そのうえで、東京五輪を担当した論説委員は「県民、市民の視線にこだわろうと覚悟して書いた」と振り返っている。このコラムを書いた論説主幹は、メディアは公権力や巨大イベントの主催者など報道対象との距離を失い、一体化する危うさを常に抱えていると問題提起したうえで、最後にこう結んでいる。
《めくらましのように放たれる「光」に惑わされることなく、「影」を見つめ、そこに生きる人々のまなざしから報道し、論評しなければならない。私たちにとって未完の課題である。》
五輪を地域活性化の「起爆剤」として使うのはもう古くないのか
だから今回の長野招致の記事を読んで考えたのは次のことだ。もし本当に長野が再び五輪を目指すなら、信濃毎日新聞は今回も「影」を書き続けられるだろうか。
逆に、「地域活性化」「経済効果」「夢」といった言葉だけが先行し、「影」が見えなくなるようなら、東京五輪から何を学んだのか分からない。

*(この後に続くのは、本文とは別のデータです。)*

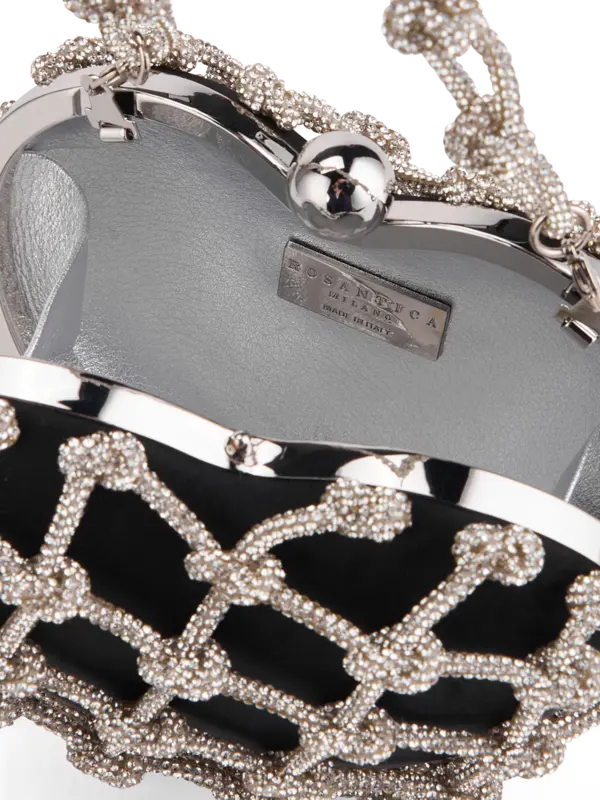 /original/B18110_ROSA_001Black_5.png_convert-600x800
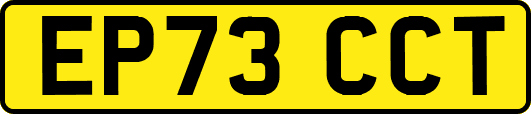 EP73CCT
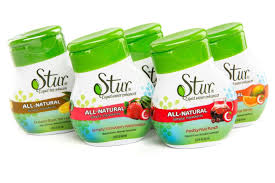 Is mio safe to drink? The 7 Best Water Flavorings Of 2021 According To A Dietitian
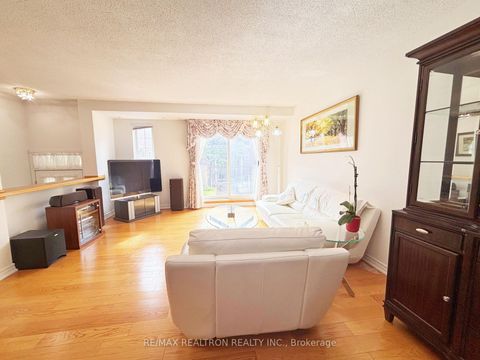 Photo 3 at 303 - 1881 McNicoll Avenue, Steeles, Toronto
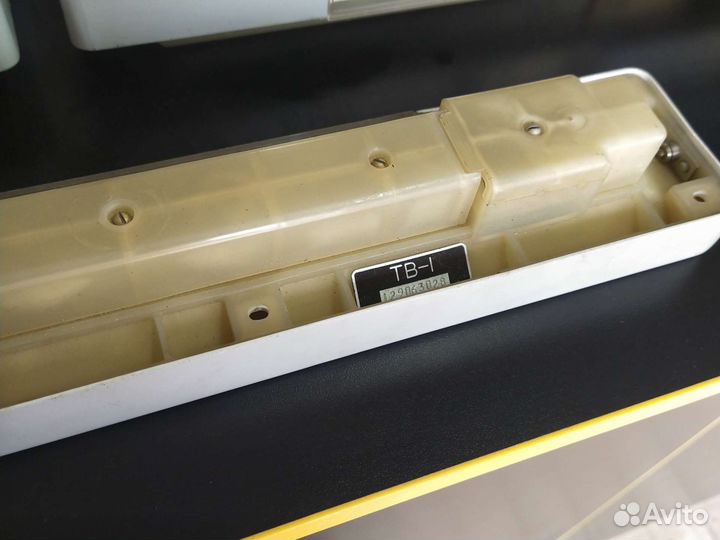 Указатель самолётный СССР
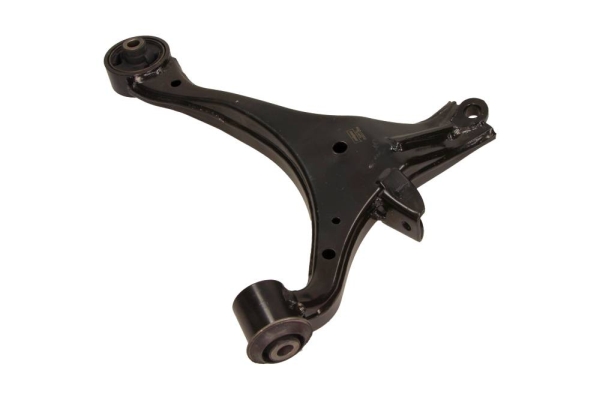 Track Control Arm - 72-1878 MAXGEAR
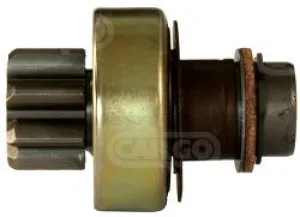Drev Magneti Marelli 8 kuggar - 1
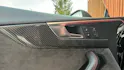 AUDI RS5 SPORTBACK 2.9 TFSI BLACK CARBON QUATTRO TIPTRONIC l 450 PS
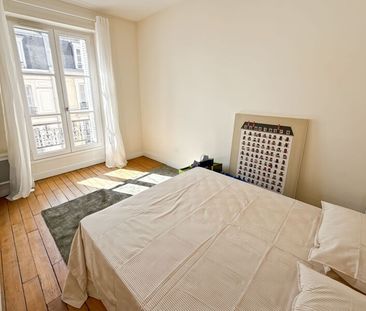 Appartement à louer 3 pièces • 67,54 m2 Orléans - Photo 5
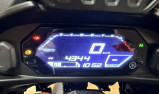 YAMAHA TRACER 7 35KW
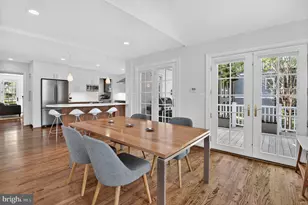 4225 Oakridge Ln, Chevy Chase, MD 20815 - Photo 11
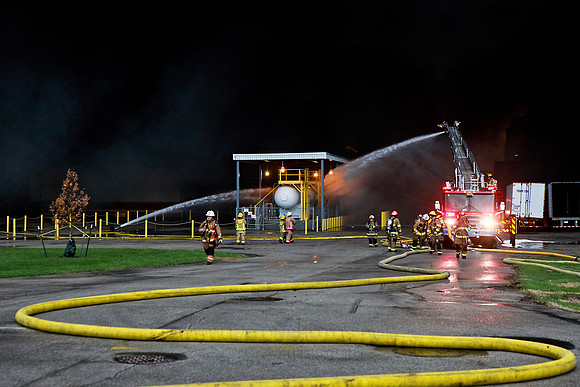 GEAP B6 Fire 048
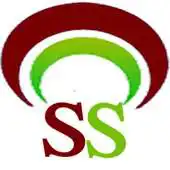 Free play online Shivsoft Recharge APK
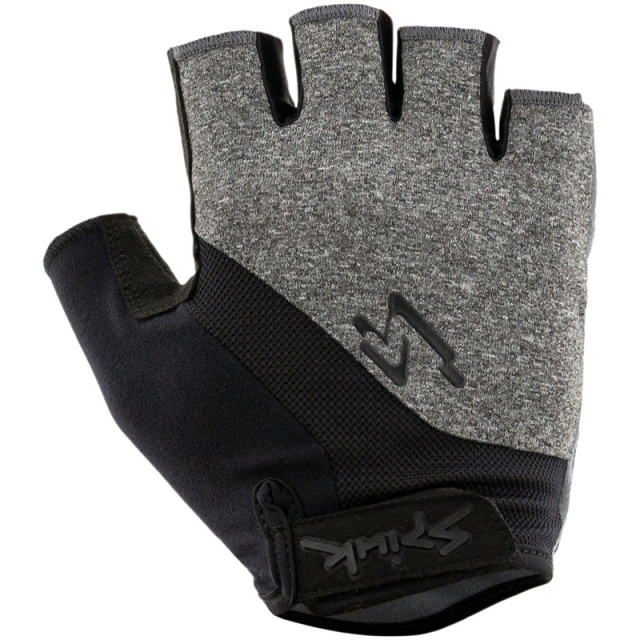 Spiuk-XP-Short-Glove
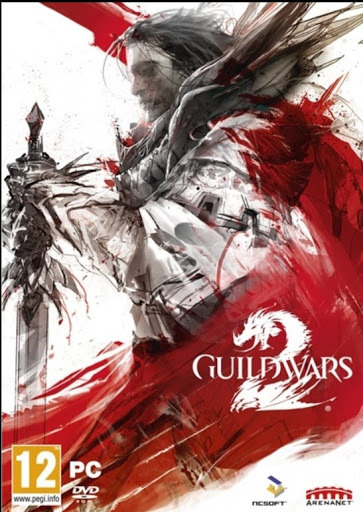 wwGuildWars22012-01.jpg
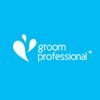 groom-pro_logo-100x100-1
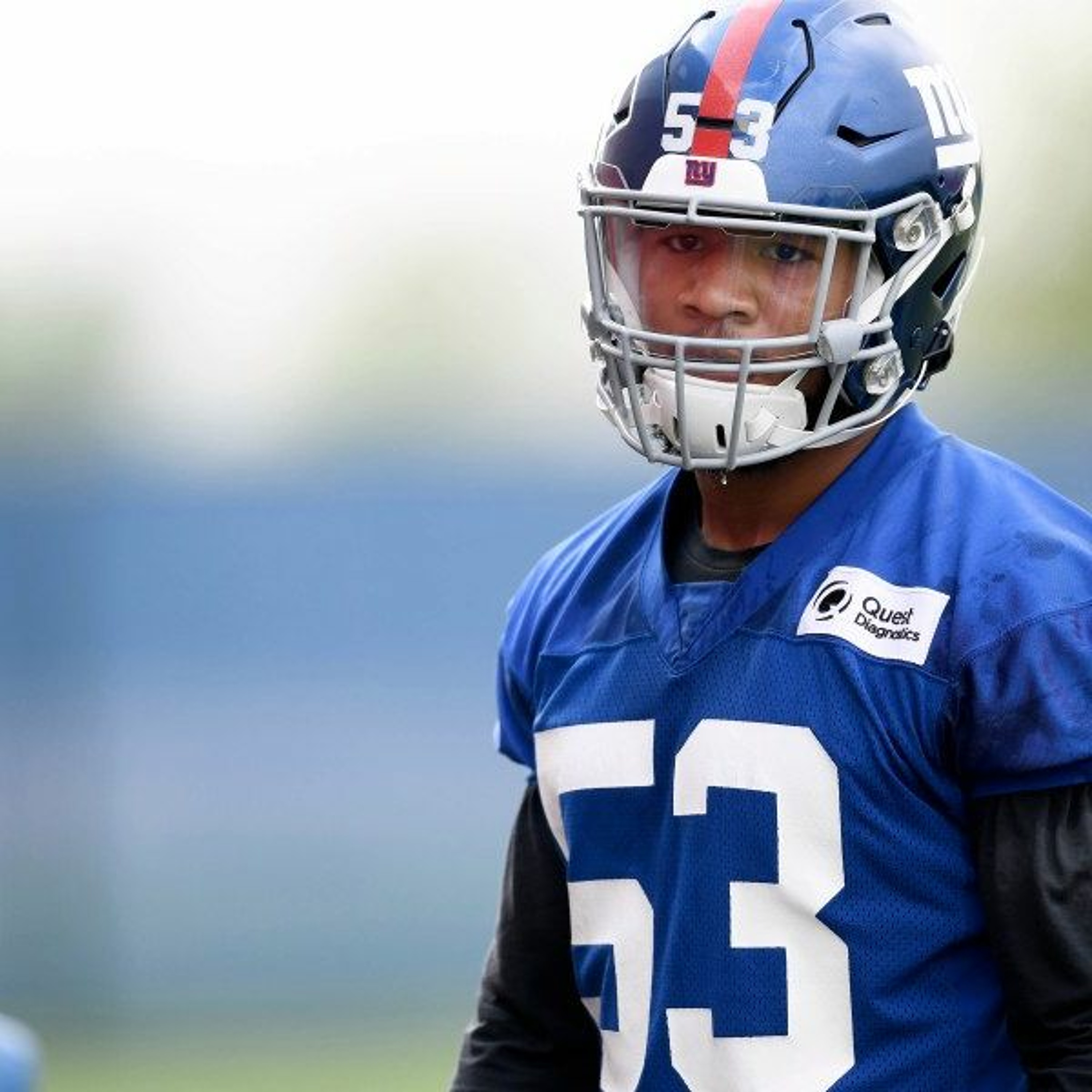 Back Sports Page Audio Network:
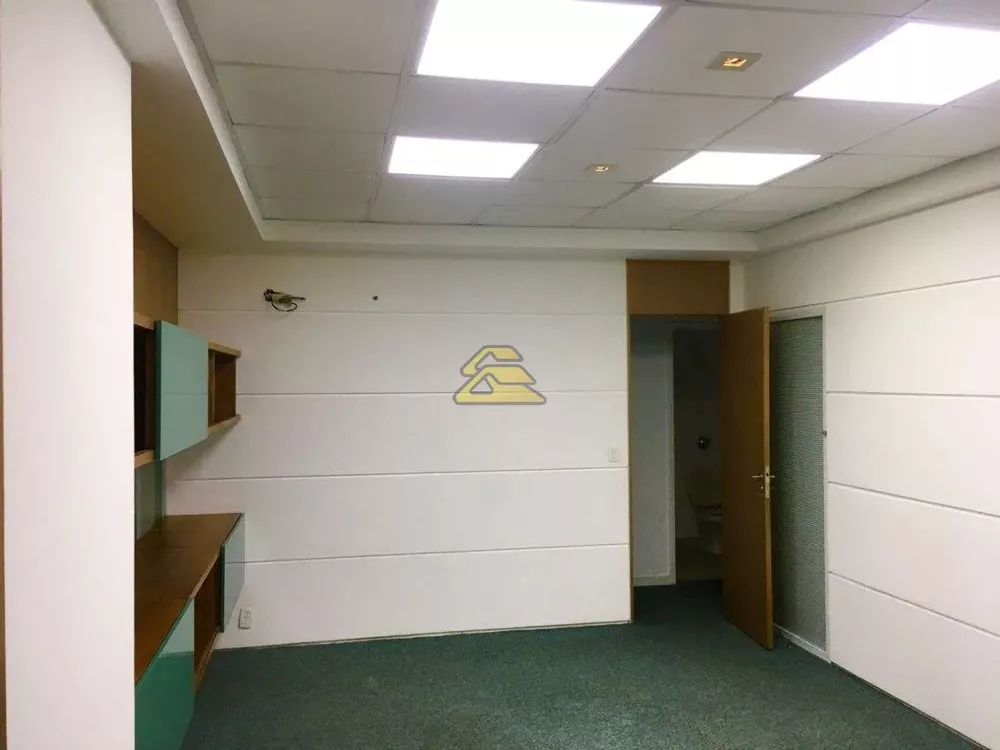 Sala-Conjunto, 166 m² - Foto 11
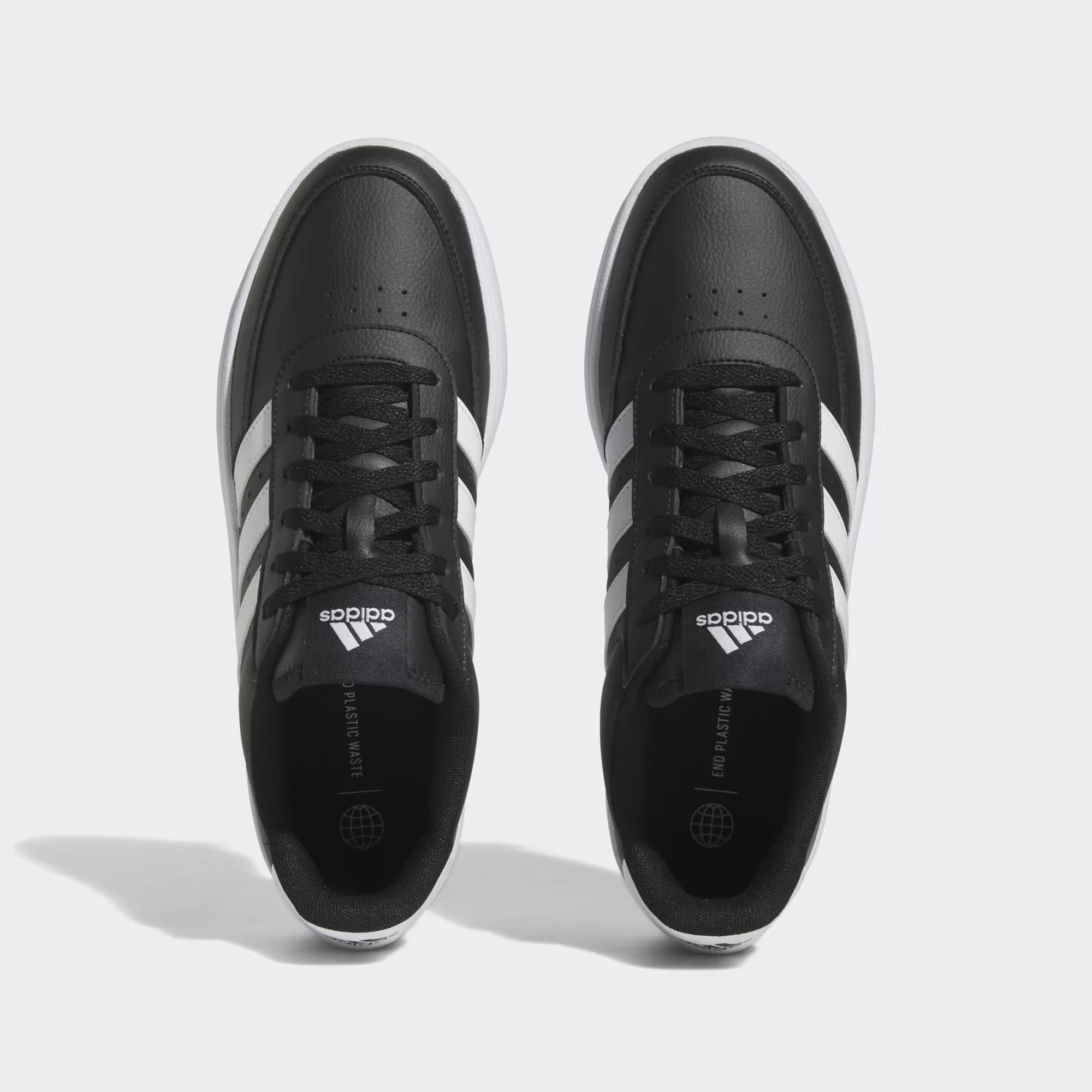 adidas Breaknet 2.0 Erkek Günlük Spor Ayakkabı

そもそも、いくら若手経営者の夢だからといって、五輪を地域活性化の「起爆剤」として使うのはもう古くないのか。
その信濃毎日新聞は招致の動きをスクープした3日後、『「夢のある話」「やるべきなのか」』という見出しで再び特集を組んでいた。
歓迎する競技関係者や自治体の声だけでなく、「市民は物価高でぎりぎりの生活を送っている。そういう状況で五輪をやるべきなのか」という市民の声も紹介していた。そして、1998年長野五輪で招致委員会の会計帳簿が焼却された問題や、東京五輪で明らかになった汚職・談合にも触れている。
本当に招致へ動くのか、そして実現するのかは、まだ先の話だ。なので今後注目したいのは、招致活動そのものがきちんと監視され、その光も影も報じられ続けるかどうかである。この問いは地元紙だけに向けたものではない。五輪を報じる全国のメディアにも向けられている。